▶ Source text
┏━━

My Presidential Platform: Balancing the Budget (and Resolving Some Daddy Issues)
In the movie Dave, Kevin Kline plays the president’s doppelgänger. When the actual president (also played by Kevin Kline) becomes brain dead from a stroke he suffers during a bout of extra-martial sex, Dave is called upon to pretend to be the president. But then Dave starts actually being the president. In my favorite scene, he calls in his friend and accountant, Murray Blum, to do the books.
Like Dave, I happen to have a terrific accountant. He is my dad.
My dad has lamented his whole life about how boring accounting is and how he wishes he could have found some truer calling or purpose, even though he is good at accounting, and well-paid. As a result, I have felt and still continue to feel tremendous, soul-crushing guilt that my dad did a job he didn’t like just to provide me with all the things he did, which was pretty much everything. I have always known that despite the fact that he has been encouraging and supportive of my life path, there must be some tiny part of him that’s like, “I sacrificed my entire adult life to the 1040 form and paid all that money to that fancy university just so my daughter could be a semi-itinerant and not-that-great rock climber in addition to a perpetually broke and obscure essayist?”
The only thing my father has ever said to me that made me think he was disappointed in me in any way was to once remark wistfully, “I always thought you could be one of those people on The West Wing.” He wasn’t wrong. Some people from my college graduating class are in fact members of the Obama administration, while others are paid to talk about the Obama administration on television.
I know my dad is proud of me for just being me, but I also know that he would profoundly enjoy having more to brag about, some tangible collection of letters—M.D., J.D., Ph.D., C.P.A.—even just a master’s degree, which in the field of writing, is the “terminal” one. (Maybe that’s why I never got an M.F.A., because it sounded like a disease.)

┗━━

Dataset excerpts
┏━━

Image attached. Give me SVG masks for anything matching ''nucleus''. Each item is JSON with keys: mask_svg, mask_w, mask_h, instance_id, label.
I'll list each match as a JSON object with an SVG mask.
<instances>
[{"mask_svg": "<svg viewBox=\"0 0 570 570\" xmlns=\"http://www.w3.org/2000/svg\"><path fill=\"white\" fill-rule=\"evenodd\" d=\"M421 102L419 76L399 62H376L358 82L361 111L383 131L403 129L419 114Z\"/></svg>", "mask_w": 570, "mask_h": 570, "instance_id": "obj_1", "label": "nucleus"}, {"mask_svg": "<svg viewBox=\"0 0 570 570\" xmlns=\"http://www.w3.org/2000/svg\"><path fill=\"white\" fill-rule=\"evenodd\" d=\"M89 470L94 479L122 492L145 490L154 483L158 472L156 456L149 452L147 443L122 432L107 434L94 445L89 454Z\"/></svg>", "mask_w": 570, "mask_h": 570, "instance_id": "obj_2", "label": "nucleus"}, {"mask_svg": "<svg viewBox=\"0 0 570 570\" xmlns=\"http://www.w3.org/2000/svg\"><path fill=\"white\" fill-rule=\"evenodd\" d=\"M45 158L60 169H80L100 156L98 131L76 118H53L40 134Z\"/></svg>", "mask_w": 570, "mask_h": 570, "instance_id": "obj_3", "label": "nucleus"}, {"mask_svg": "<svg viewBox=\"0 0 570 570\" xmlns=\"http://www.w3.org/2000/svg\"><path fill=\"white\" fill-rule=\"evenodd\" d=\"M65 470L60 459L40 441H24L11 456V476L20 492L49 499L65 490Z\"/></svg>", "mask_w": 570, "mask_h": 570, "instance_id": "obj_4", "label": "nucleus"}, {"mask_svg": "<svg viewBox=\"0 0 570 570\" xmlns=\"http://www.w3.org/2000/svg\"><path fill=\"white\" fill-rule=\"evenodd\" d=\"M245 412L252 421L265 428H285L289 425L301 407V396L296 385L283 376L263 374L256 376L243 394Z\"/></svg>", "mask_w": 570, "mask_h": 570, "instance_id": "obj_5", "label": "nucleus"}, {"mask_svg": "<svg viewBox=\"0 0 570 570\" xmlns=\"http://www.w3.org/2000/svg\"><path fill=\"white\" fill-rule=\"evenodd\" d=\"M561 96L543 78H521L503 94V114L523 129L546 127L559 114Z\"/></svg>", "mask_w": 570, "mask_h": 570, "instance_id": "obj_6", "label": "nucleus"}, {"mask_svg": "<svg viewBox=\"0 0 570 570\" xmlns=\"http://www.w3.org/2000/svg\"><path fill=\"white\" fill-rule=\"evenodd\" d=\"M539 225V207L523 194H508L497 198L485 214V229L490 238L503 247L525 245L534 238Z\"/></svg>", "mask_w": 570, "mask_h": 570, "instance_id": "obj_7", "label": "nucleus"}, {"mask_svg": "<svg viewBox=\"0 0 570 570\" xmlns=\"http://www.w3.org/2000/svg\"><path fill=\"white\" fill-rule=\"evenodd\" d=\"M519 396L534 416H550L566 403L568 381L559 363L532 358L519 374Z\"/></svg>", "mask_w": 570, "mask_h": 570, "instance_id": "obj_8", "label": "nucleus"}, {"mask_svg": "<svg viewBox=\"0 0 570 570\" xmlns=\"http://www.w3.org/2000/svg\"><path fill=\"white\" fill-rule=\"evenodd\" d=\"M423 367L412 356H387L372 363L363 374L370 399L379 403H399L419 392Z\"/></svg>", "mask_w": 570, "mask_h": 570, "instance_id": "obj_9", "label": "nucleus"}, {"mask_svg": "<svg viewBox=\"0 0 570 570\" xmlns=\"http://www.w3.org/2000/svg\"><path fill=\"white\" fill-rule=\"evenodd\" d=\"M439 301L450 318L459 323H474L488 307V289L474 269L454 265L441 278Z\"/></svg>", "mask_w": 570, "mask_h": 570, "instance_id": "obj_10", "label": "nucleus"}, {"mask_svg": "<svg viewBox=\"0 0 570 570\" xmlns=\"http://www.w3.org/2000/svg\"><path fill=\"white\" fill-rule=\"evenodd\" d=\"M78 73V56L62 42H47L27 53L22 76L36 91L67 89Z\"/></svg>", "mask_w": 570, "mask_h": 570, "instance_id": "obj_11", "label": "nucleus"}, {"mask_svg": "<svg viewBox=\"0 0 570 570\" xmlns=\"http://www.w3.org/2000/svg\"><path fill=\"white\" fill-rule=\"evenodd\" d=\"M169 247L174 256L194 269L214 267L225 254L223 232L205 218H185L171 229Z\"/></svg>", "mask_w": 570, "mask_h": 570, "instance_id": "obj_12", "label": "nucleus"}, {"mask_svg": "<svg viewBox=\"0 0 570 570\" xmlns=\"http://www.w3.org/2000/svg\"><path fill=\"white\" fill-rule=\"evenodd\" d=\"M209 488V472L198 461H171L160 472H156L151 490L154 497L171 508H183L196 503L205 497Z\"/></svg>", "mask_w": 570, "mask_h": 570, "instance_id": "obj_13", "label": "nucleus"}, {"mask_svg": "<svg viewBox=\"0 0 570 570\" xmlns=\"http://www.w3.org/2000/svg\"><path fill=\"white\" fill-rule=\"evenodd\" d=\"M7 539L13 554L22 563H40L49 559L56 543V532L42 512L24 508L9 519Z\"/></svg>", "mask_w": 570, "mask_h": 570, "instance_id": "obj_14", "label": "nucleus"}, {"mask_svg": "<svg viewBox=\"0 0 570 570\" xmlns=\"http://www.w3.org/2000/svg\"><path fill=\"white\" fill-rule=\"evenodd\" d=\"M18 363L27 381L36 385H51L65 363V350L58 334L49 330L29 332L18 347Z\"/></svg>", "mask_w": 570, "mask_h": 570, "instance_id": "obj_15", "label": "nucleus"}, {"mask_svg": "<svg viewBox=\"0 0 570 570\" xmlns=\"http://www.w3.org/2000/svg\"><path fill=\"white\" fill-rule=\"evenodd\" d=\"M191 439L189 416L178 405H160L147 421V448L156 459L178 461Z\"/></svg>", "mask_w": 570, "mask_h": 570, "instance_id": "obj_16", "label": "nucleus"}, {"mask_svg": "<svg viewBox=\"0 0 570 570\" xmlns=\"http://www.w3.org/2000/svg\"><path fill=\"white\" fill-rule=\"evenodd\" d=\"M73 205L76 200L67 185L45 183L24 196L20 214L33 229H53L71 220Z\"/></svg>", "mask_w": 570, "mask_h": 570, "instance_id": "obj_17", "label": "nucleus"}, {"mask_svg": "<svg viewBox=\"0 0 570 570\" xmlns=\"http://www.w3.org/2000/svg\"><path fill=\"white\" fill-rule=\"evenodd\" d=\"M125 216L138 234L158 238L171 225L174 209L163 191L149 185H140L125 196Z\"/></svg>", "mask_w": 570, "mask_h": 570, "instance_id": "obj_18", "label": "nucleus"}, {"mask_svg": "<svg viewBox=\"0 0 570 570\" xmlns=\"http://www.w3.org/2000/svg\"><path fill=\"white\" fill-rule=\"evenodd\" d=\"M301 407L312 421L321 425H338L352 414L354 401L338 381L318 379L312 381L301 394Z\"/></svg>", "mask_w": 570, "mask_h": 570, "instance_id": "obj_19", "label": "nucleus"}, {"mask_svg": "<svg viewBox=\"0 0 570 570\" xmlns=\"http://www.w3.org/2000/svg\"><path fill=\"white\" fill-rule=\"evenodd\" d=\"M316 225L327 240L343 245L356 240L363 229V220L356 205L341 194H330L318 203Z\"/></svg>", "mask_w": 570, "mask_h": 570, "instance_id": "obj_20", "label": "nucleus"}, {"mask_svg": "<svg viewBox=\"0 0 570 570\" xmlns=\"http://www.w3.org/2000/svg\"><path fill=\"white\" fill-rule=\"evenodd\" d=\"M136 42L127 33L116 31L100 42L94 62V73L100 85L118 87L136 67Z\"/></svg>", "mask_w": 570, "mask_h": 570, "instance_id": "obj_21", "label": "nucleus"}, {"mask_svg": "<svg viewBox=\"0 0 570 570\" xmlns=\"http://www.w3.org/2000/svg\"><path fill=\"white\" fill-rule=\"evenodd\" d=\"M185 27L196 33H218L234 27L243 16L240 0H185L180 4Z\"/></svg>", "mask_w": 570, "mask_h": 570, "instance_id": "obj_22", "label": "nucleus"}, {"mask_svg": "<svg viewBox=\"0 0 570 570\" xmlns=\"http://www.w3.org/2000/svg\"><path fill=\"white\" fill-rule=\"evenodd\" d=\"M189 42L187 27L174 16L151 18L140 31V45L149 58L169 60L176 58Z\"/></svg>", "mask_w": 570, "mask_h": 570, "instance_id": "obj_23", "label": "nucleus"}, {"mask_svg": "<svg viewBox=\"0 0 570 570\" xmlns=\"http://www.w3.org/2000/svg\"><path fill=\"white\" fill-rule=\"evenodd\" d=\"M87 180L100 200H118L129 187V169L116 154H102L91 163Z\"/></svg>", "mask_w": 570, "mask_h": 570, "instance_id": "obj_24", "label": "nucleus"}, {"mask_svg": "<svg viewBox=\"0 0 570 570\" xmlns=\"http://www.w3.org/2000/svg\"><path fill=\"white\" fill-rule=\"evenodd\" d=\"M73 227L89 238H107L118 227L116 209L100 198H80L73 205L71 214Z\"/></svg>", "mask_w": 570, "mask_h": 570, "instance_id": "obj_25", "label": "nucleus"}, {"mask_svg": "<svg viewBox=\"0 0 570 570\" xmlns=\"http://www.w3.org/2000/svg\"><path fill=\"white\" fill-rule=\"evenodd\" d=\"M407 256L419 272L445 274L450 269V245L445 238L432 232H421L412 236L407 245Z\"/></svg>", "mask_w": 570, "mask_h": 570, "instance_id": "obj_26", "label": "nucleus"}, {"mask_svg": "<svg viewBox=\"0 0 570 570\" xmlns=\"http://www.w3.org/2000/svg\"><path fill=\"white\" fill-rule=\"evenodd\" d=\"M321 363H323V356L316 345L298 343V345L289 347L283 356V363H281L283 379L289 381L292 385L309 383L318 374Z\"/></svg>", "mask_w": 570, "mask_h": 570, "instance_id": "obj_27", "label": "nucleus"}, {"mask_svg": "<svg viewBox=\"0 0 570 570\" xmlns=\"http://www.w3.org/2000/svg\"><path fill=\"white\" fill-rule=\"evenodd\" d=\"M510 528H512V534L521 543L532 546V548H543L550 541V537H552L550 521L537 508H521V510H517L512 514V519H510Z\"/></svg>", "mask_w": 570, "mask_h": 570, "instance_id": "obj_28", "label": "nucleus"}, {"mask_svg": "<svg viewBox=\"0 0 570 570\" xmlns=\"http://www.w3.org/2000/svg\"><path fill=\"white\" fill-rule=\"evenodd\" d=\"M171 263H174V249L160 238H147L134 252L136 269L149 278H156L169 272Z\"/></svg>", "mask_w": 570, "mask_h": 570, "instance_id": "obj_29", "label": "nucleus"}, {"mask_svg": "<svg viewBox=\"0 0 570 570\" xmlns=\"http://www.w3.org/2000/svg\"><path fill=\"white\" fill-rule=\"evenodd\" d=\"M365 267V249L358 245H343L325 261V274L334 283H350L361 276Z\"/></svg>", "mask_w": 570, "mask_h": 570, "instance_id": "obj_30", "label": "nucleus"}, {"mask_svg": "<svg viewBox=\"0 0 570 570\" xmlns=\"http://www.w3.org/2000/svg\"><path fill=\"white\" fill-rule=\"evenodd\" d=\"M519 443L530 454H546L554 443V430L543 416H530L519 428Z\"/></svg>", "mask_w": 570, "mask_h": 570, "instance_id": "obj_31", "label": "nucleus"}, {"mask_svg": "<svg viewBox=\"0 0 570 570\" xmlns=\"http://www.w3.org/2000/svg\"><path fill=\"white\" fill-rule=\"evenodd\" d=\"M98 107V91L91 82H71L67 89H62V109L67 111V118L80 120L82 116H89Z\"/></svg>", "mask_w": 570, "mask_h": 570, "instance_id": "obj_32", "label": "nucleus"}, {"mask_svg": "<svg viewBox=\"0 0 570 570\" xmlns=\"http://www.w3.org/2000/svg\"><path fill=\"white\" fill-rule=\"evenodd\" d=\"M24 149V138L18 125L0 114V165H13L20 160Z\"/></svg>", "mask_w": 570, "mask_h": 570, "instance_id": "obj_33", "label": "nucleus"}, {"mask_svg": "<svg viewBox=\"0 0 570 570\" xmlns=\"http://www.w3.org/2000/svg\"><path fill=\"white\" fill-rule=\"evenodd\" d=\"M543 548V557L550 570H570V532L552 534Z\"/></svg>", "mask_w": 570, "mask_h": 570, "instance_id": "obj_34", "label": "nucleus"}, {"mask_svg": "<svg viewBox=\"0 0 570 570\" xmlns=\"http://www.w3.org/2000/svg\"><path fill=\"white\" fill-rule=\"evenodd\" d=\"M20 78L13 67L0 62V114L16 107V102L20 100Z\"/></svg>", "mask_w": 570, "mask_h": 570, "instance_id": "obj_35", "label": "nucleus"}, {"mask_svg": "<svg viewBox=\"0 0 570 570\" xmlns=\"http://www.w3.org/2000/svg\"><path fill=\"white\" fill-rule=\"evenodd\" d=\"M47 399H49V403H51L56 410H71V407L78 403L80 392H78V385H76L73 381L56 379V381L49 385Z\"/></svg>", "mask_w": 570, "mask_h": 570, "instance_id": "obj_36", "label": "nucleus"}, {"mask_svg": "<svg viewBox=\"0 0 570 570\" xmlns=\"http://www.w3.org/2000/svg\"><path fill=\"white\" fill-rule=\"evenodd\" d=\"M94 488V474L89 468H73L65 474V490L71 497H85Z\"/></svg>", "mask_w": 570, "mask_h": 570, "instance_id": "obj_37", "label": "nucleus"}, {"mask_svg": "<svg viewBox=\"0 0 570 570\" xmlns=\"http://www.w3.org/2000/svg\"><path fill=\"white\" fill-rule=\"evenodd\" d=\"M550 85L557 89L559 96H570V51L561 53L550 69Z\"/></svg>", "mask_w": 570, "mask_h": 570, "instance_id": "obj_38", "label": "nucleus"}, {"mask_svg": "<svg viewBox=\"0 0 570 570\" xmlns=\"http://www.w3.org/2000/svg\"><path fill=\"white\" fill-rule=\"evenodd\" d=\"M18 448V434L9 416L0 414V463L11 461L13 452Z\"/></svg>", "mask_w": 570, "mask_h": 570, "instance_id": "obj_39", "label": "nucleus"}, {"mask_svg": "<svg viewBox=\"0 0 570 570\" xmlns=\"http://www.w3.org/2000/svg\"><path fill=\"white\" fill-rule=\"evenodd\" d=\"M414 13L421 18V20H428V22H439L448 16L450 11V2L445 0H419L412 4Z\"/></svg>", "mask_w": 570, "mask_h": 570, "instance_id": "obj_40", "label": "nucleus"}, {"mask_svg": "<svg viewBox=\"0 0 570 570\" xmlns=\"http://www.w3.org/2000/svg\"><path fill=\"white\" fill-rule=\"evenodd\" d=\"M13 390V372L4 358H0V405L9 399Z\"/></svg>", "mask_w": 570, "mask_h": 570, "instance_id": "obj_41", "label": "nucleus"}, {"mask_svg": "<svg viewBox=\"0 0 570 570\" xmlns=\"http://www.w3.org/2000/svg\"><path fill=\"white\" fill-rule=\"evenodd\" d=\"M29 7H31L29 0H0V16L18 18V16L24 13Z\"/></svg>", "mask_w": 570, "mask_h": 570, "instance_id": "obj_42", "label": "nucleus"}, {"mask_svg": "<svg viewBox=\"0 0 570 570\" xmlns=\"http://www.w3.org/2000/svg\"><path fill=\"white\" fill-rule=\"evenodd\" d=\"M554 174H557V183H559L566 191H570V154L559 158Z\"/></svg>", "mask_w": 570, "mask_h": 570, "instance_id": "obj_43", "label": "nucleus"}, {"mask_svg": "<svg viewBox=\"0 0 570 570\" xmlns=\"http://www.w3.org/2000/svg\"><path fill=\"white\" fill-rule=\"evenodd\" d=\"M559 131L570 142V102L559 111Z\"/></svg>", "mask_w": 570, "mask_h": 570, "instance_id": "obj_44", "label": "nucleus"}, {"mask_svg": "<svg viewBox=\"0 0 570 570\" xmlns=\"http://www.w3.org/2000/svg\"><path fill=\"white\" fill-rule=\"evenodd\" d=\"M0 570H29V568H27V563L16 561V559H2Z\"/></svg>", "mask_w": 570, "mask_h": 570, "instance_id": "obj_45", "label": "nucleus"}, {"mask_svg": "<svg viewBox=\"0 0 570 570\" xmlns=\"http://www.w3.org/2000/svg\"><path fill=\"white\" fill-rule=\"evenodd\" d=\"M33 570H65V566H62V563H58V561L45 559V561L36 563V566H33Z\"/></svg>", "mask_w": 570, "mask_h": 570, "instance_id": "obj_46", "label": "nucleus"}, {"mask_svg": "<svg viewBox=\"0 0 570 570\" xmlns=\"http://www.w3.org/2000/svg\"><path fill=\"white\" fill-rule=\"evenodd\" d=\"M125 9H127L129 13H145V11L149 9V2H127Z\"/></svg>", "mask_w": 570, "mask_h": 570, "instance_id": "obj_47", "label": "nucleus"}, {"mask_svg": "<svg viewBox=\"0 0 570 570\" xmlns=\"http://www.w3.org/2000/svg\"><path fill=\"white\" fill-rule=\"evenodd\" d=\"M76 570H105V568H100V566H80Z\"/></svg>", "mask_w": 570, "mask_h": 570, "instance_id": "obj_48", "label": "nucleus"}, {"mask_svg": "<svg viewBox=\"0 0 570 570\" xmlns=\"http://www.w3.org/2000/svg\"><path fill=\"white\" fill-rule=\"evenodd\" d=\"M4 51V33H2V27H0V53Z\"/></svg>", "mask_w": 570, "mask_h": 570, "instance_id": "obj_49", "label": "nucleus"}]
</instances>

┗━━

▶ Tasks to carry out
a – Which abbreviations for degrees or professional credentials appear in the presidential platform essay?
b – Reproduce the passage of the presidential platform essay that opens with the words containing "In the movie" and closes with "He is my dad.".
c – Write what comes next in the presidential platform essay, picking up after its final sentence.

▶ List of answers
a – M.D., J.D., Ph.D., C.P.A., M.F.A.

b –
In the movie Dave, Kevin Kline plays the president’s doppelgänger. When the actual president (also played by Kevin Kline) becomes brain dead from a stroke he suffers during a bout of extra-martial sex, Dave is called upon to pretend to be the president. But then Dave starts actually being the president. In my favorite scene, he calls in his friend and accountant, Murray Blum, to do the books.
Like Dave, I happen to have a terrific accountant. He is my dad.

c –
My pile of junior-high-school science competition medals and mere bachelor’s degree–however expensive–don’t stack up with the achievements of my peers, many of whom are doctors, lawyers, or college professors, and some of whom are somewhat famous. I know that even if I can lead Taxman (5.10a) on I.R.S. Wall in Joshua Tree,
this will not really be enough to honor my father, or realize his dreams for me. I’ll never return on the investment he made in me.
Daddy issues are part of any presidency. George W. Bush invaded Iraq and then occupied it for a decade in an attempt to resolve his daddy issues. My predecessor wrote a book about his daddy issues. To resolve my daddy issues, I will have my dad balance the budget. This will give his lifetime of accounting the level of purpose, meaning, and honor he has always felt it lacked.
If and when he does this, he will receive the nation’s highest honor, and enough money to retire without having to scale back on his, my mother’s, or their golden retriever’s extensive vitamin regimens. Thus far, the unsolvable question of how to maintain my parents’ and their golden retriever’s extensive vitamin regimens on anything less than a full-time salary has kept my father from retiring. Solving the American and my parents’ fiscal crises in one fell swoop would be a huge load off my mind, not to mention the nation’s.